Tika tidak langsung segera menjawab pertanyaan Lia. Dia hanya diam sambil menyembunyikan senyum manisnya itu.
“tuh kan senyum-senyum malu. brati temen yang spesial kan?” kata Lia sambil tertawa kecil.
Tika pun seolah tersipu malu mendengar ucapan Lia.
Hingga suatu pagi Tika kembali murung dan seolah tak kuasa menahan tangis.
“nangis lagi ni anak? Kenapa lagi sih? Nangis kok tiap pagi.” tanya Rizal. Hampir sebagian teman laki-laki meledekinya tiap pagi saat melihat Tika menangis. Ternyata Tika tak bisa menolak kebaikan Ando, walaupun terkadang dia diperlakukan tidak wajar. Entalah ada apa sebenarnya diantara Ando dan Tika. Namun seperti ada kejanggalan dibalik kebaikan Ando selama ini dengan Tika. Setiap kali orang mendengar cerita Tika, seolah berpikiran hal yang sama dan juga menyarankan hal yang sama. Tapi hal itu sulit dilakukan oleh Tika. Tika terlalu baik dan terlalu tidak tega untuk menjauhi Ando.

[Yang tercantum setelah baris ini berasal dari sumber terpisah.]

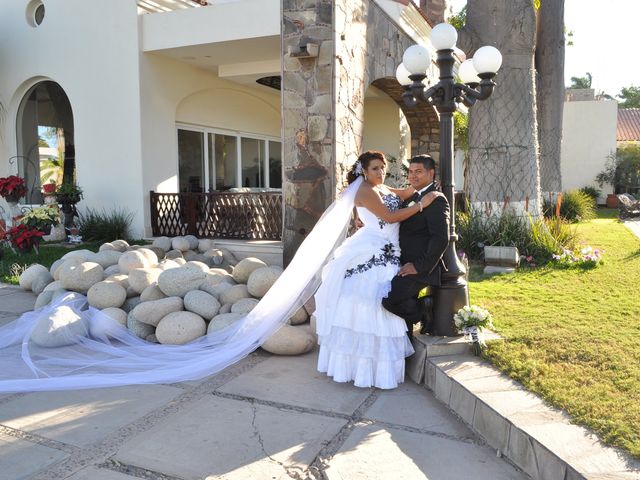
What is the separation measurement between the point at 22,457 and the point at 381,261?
2.67 metres

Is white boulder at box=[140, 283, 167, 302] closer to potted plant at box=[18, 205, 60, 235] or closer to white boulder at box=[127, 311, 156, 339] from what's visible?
white boulder at box=[127, 311, 156, 339]

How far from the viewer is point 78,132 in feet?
35.6

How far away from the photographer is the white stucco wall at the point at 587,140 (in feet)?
86.0

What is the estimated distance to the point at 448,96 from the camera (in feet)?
16.3

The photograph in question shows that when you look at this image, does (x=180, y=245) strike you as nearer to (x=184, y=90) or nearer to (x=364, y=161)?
(x=184, y=90)

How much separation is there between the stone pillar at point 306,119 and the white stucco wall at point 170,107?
385 cm

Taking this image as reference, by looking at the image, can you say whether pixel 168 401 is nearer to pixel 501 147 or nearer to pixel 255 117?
pixel 501 147

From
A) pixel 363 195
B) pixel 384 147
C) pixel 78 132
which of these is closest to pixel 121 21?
pixel 78 132

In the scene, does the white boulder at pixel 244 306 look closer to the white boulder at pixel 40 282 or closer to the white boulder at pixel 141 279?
the white boulder at pixel 141 279

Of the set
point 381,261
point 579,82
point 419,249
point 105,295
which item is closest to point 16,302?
point 105,295

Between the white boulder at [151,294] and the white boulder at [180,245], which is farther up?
the white boulder at [180,245]

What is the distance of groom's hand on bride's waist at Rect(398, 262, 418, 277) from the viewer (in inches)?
165

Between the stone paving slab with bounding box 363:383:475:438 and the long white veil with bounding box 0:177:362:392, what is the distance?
1.14 m

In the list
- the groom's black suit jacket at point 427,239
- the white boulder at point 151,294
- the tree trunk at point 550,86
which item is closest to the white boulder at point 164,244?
the white boulder at point 151,294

Kedekatan merekapun semakin hari semakin erat. Bahkan teman-teman sekelasnya sudah tak bisa mengartikan apa-apa tentang kedekatan mereka. Hingga suatu saat Tika menuliskan beberapa kata pada buku diarynya. “apa iya aku menyukai pria setampan kamu. Atau ini hanya mimpi saja bagiku? Pertanda apa aku selalu menerima kebaikanmu walaupun terkadang aku sering menangis dengan sikapmu. Benarkah ini yang namanya cinta?”